- **WORK INSTRUCTIONS**
Can you copy out, word for word, the part of the entries that opens with the line containing "At what distance" and continues through the last of the entries?

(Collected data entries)
>> Begin

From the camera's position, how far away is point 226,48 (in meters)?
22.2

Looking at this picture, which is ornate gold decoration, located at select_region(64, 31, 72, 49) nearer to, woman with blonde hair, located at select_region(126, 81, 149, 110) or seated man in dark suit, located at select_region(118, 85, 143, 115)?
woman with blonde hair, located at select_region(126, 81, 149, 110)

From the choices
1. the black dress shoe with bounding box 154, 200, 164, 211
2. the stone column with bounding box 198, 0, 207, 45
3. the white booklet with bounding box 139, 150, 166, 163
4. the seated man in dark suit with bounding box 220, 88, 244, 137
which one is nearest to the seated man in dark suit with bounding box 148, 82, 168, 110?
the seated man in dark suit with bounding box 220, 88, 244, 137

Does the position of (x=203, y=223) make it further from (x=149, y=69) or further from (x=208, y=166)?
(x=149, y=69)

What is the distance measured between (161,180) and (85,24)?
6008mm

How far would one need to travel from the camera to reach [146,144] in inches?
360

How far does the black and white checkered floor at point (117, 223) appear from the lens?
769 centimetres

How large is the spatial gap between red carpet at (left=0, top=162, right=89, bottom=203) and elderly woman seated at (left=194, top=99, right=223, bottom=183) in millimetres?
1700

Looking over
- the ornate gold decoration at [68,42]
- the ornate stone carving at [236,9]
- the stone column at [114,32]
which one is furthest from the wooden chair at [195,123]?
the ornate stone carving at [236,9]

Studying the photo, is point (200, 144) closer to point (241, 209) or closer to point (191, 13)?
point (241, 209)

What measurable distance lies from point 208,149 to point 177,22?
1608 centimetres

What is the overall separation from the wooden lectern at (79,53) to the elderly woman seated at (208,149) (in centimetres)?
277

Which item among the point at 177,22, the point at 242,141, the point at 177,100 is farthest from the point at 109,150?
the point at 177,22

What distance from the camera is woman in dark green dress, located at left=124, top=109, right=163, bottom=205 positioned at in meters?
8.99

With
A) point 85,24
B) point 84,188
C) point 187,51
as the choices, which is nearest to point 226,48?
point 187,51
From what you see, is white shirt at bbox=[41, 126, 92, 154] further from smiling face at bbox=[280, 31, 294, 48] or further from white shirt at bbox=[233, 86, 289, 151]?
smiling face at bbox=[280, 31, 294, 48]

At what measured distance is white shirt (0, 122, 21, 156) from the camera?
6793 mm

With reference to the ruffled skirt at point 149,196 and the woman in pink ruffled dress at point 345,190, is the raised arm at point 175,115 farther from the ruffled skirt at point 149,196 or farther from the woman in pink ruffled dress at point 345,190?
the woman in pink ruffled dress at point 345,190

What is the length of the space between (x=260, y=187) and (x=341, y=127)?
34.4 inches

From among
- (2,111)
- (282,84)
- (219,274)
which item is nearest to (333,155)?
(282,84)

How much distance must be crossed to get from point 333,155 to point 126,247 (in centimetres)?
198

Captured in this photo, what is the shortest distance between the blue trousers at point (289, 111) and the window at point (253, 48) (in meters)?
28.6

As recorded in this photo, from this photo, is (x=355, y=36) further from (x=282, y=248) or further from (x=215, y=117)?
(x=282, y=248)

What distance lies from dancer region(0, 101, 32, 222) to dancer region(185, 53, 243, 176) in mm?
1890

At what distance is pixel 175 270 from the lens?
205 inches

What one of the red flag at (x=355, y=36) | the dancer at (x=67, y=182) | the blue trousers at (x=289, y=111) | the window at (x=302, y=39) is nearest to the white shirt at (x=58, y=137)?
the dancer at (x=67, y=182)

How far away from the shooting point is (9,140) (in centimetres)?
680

>> End

- **ANSWER TO THE TASK**
At what distance is pixel 175 270 from the lens?
205 inches

What one of the red flag at (x=355, y=36) | the dancer at (x=67, y=182) | the blue trousers at (x=289, y=111) | the window at (x=302, y=39) is nearest to the white shirt at (x=58, y=137)?
the dancer at (x=67, y=182)

How far away from the shooting point is (9,140) (in centimetres)?
680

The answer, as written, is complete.